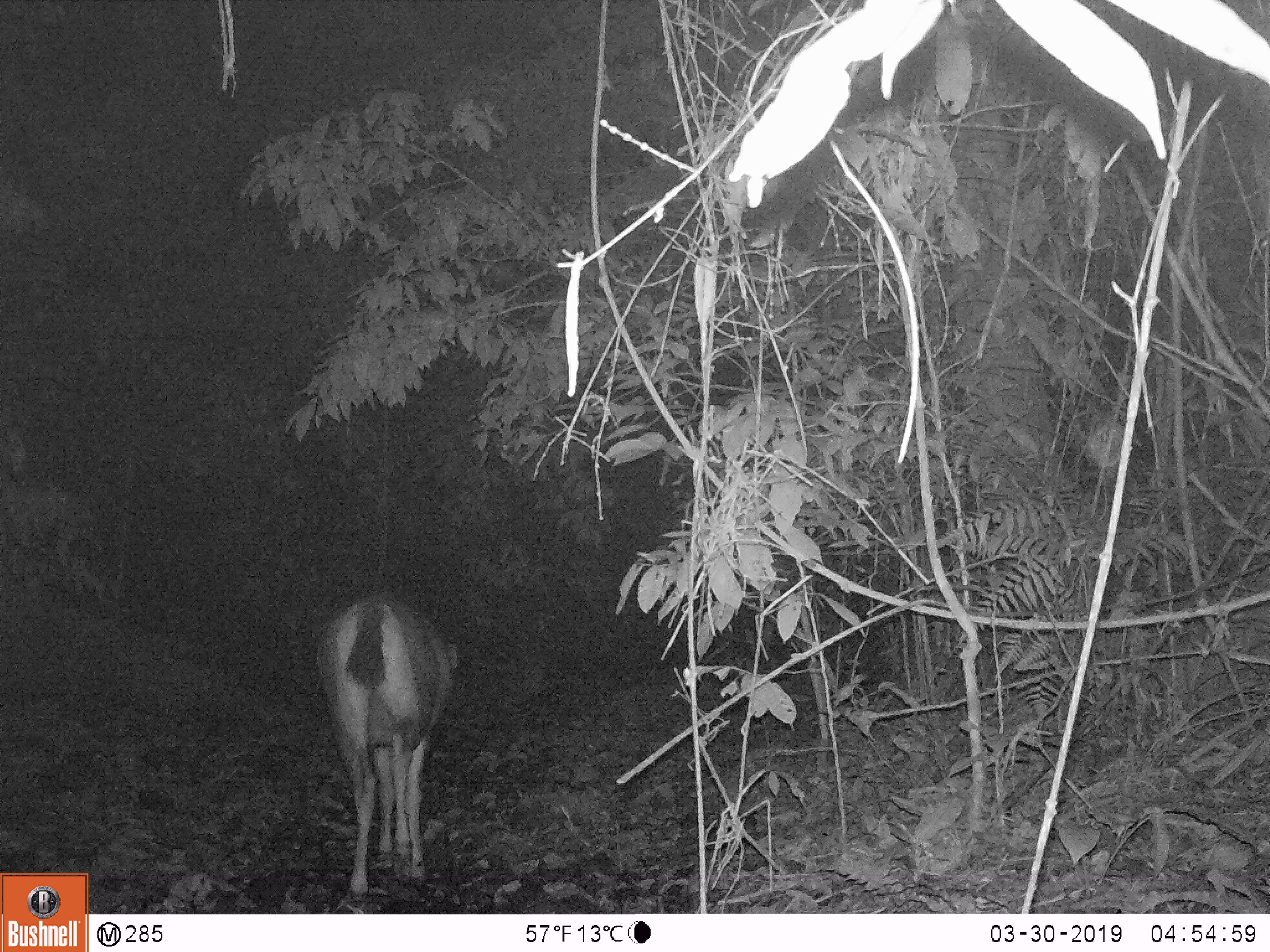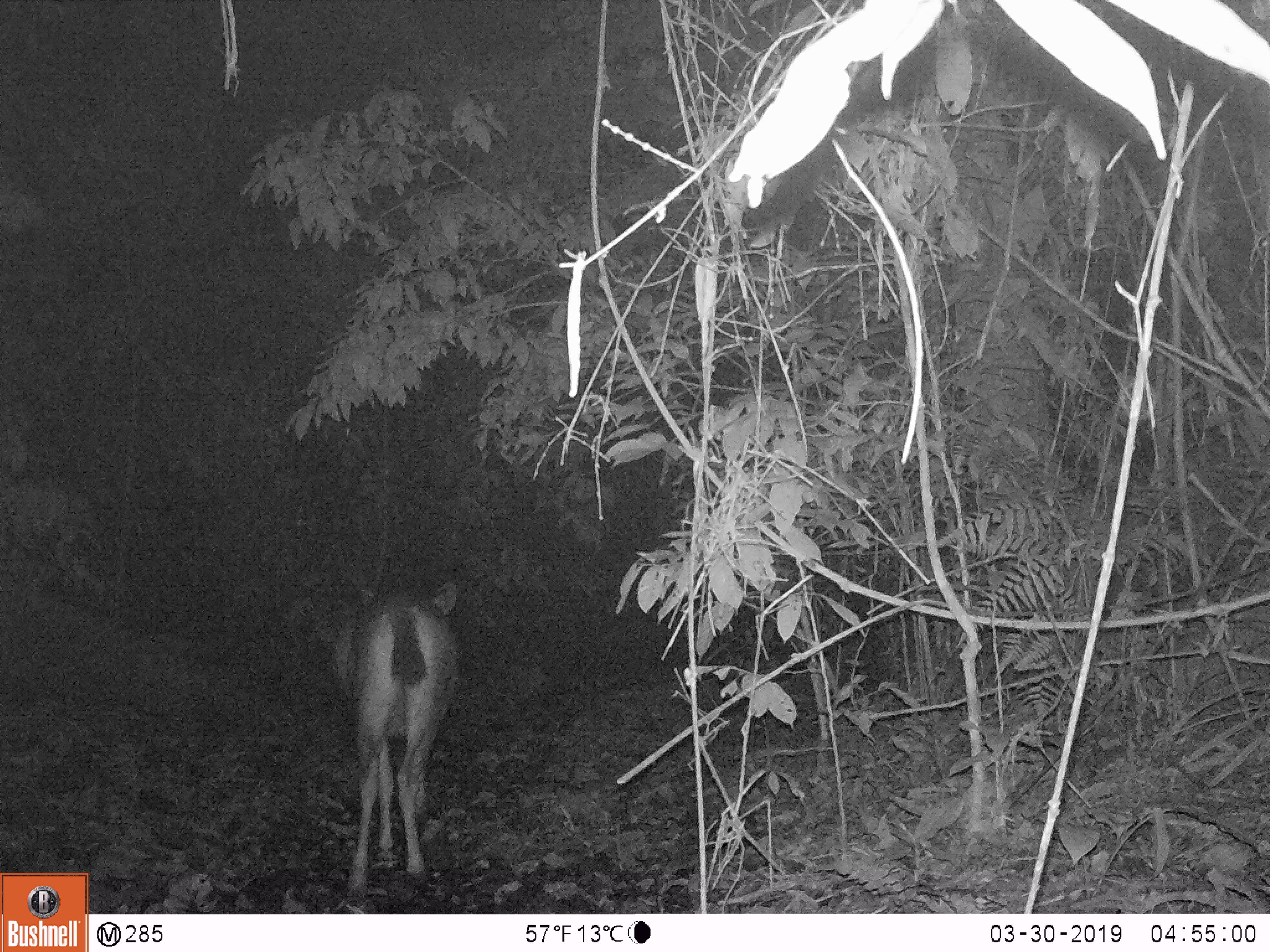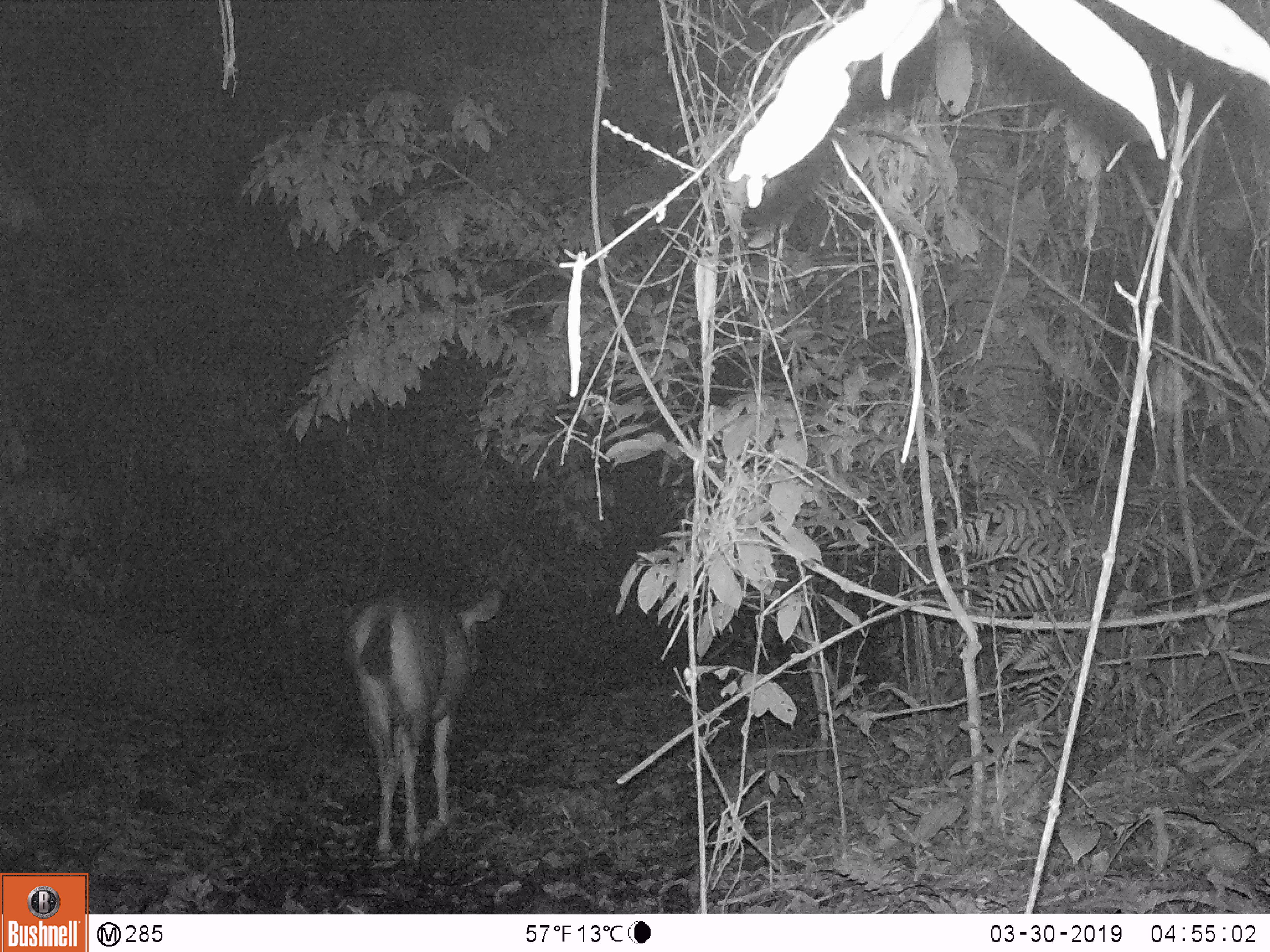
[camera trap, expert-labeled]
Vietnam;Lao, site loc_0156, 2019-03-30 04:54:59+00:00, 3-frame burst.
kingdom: Animalia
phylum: Chordata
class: Mammalia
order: Artiodactyla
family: Cervidae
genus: Rusa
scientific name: Rusa unicolor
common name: sambar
Sambar (Rusa unicolor). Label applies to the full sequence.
---
**Aim of the exercise:**
Retype each line above exactly. Leave the images out.

**Result of this exercise:**
[camera trap, expert-labeled]
Vietnam;Lao, site loc_0156, 2019-03-30 04:54:59+00:00, 3-frame burst.
kingdom: Animalia
phylum: Chordata
class: Mammalia
order: Artiodactyla
family: Cervidae
genus: Rusa
scientific name: Rusa unicolor
common name: sambar
Sambar (Rusa unicolor). Label applies to the full sequence.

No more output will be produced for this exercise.